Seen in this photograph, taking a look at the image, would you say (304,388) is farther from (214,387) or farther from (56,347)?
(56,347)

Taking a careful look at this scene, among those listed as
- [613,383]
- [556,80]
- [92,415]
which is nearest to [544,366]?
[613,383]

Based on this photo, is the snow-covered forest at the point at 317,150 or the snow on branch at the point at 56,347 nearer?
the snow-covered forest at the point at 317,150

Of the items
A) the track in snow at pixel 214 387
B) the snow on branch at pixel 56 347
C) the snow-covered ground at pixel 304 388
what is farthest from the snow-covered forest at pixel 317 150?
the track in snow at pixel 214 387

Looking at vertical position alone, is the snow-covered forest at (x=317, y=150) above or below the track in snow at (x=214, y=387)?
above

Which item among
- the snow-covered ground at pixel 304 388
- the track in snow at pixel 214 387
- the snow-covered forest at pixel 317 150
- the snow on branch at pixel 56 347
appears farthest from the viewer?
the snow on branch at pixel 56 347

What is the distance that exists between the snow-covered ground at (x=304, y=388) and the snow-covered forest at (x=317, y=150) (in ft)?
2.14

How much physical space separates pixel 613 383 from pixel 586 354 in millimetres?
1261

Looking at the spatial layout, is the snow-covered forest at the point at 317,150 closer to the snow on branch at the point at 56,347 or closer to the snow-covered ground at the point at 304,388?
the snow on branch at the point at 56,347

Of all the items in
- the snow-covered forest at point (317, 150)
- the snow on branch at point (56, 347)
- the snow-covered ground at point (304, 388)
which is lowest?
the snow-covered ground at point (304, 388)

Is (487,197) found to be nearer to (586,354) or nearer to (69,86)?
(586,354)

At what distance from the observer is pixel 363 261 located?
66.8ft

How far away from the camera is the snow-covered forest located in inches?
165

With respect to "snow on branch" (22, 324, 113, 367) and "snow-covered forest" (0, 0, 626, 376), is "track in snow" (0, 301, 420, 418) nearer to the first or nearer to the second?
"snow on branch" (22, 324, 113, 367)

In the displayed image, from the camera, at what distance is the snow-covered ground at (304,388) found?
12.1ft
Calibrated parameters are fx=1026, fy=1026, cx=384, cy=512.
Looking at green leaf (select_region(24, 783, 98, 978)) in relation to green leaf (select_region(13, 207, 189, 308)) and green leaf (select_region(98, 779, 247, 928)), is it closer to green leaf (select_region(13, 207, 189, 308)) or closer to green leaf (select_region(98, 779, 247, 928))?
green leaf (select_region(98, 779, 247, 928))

###

_Set problem_:
Quote every record above exactly.

_Correct response_:
Seen in this photograph, taking a look at the image, would you say (304,388) is farther from (214,387) or farther from (56,347)?
(56,347)

Taking a careful look at this scene, among those listed as
- [613,383]
- [556,80]
- [92,415]
which is nearest to [544,366]?
[613,383]

Based on this photo, is the snow-covered forest at the point at 317,150 or the snow on branch at the point at 56,347 nearer?
the snow-covered forest at the point at 317,150

Of the items
A) the track in snow at pixel 214 387
B) the snow on branch at pixel 56 347
C) the snow-covered ground at pixel 304 388
what is farthest from the snow-covered forest at pixel 317 150?
the track in snow at pixel 214 387

Looking at vertical position alone, is the snow-covered forest at (x=317, y=150) above or below the track in snow at (x=214, y=387)?
above

Which item among
- the snow-covered ground at pixel 304 388
- the track in snow at pixel 214 387
- the snow-covered forest at pixel 317 150
- the snow on branch at pixel 56 347
appears farthest from the viewer?
the snow on branch at pixel 56 347

What is the distance that exists between the snow-covered ground at (x=304, y=388) and the snow-covered forest at (x=317, y=150) (in ft)?
2.14

How much physical space separates pixel 613 383 from pixel 586 354 in millimetres?
1261

Looking at the spatial layout, is the snow-covered forest at the point at 317,150 closer to the snow on branch at the point at 56,347 or closer to the snow-covered ground at the point at 304,388?
the snow on branch at the point at 56,347

Of all the items in
- the snow-covered forest at point (317, 150)
- the snow on branch at point (56, 347)
- the snow-covered ground at point (304, 388)
which is lowest?
the snow-covered ground at point (304, 388)

Is (487,197) found to be nearer to (586,354) or nearer to (69,86)?
(586,354)

At what distance from the observer is pixel 363 261 located?
66.8ft

How far away from the camera is the snow-covered forest located in inches?
165

With respect to "snow on branch" (22, 324, 113, 367) and "snow-covered forest" (0, 0, 626, 376), is "track in snow" (0, 301, 420, 418) nearer to the first or nearer to the second?
"snow on branch" (22, 324, 113, 367)

In the displayed image, from the camera, at what distance is the snow-covered ground at (304,388) found?
12.1ft
Calibrated parameters are fx=1026, fy=1026, cx=384, cy=512.
Looking at green leaf (select_region(24, 783, 98, 978)) in relation to green leaf (select_region(13, 207, 189, 308)) and green leaf (select_region(98, 779, 247, 928)), is it closer to green leaf (select_region(13, 207, 189, 308)) or closer to green leaf (select_region(98, 779, 247, 928))?
green leaf (select_region(98, 779, 247, 928))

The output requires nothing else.